Third, the question of whether the use of one section was necessary to the effectual enjoyment of the other did not depend on the business needs of the ratepayer and the uses which, for its own purposes, it chose to make of the property, but instead depended on the objectively ascertainable character of the property. Geographically separate premises could not be valued as one hereditament simply because the ratepayer chose to link its use of one with its use of the other: Bank of Scotland v Assessor for Edinburgh (1890) 17 R 839 and (1891) 18 R 936, University of Glasgow v Assessor for Glasgow 1952 SC 504, Midlothian Assessor v Buccleuch Estates Ltd [1962] RA 257, Hambleton District Council v Buxted Poultry Ltd [1993] AC 369 and Burn Stewart Distillers plc v Lanarkshire Valuation Joint Board [2001] RA 110 applied.

(2) While the application of those principles could not be a mere mechanical exercise, and would commonly call for a factual judgment on the part of the valuer and the exercise of a large measure of professional common sense, the tribunal was not free to give such weight as it chose to the functional test or to allow the business choices of the occupier to determine the bounds of the hereditament. Although both the geographical and functional principle required an evaluation of the facts by the tribunal of fact, the relationship between them was not itself a question of fact but was a question of principle to be resolved by the application of the three tests set out above, with the geographical having primacy. The concept of fairness had no place in applying the three principles, which provided straightforward and workable guidance that was consistent with the underlying theory of rating law that rates were a tax on a ratepayer’s property and not on its business. It was important to proceed by reference to clear and principled rules which were capable of uniform application.

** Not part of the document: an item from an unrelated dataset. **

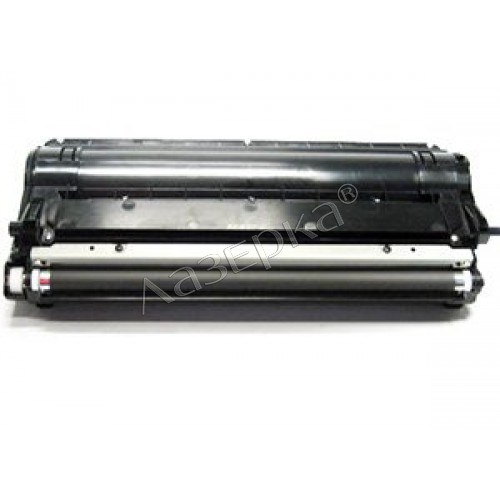 C-EXV11 / FM3-7045 զարգացման հանգույց Canon, սեւ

(3) In the instant case, the Upper Tribunal had applied neither a geographical test nor a functional one. It had not asked whether the possession of both floors was necessary to the enjoyment of either, or whether they could be let separately, or whether they intercommunicated. It had erred in taking the view that, when separate premises were located in the same building, the geographical test should not be applied. It had therefore failed to ask whether the alleged single hereditament could be “ringed around on a plan”, the answer to which would have been negative. Its approach introduced an arbitrary distinction between horizontal and vertical separation which responded to no discernible principle. In order to pass from the second to the sixth floor, it was necessary to leave the demised premises and pass over common parts over which the respondent had a licence no right of possession. That was no different, either geographically or functionally, from leaving one building, crossing land belonging to someone else and entering another building under the same occupation. The respondent had two distinct taxable properties in the same way as it would have done had they been on opposite sides of the street. The premises demised to the respondent on the second and sixth floors of the building should accordingly be entered in the rating list as separate hereditaments: Gilbert distinguished.

Per curiam: Although the present case was concerned with non-contiguous floors of a building, it was not necessarily the case, unless the two spaces directly intercommunicated, that vertically or horizontally contiguous spaces in the same building should fall to be treated as one hereditament.

Timothy Morshead QC and Daniel Kolinsky QC (instructed by the legal department of HM Revenue and Customs) appeared for the appellant; David Forsdick (instructed by the Attorney-General) appeared as advocate to the court; the respondent did not appear and was not represented.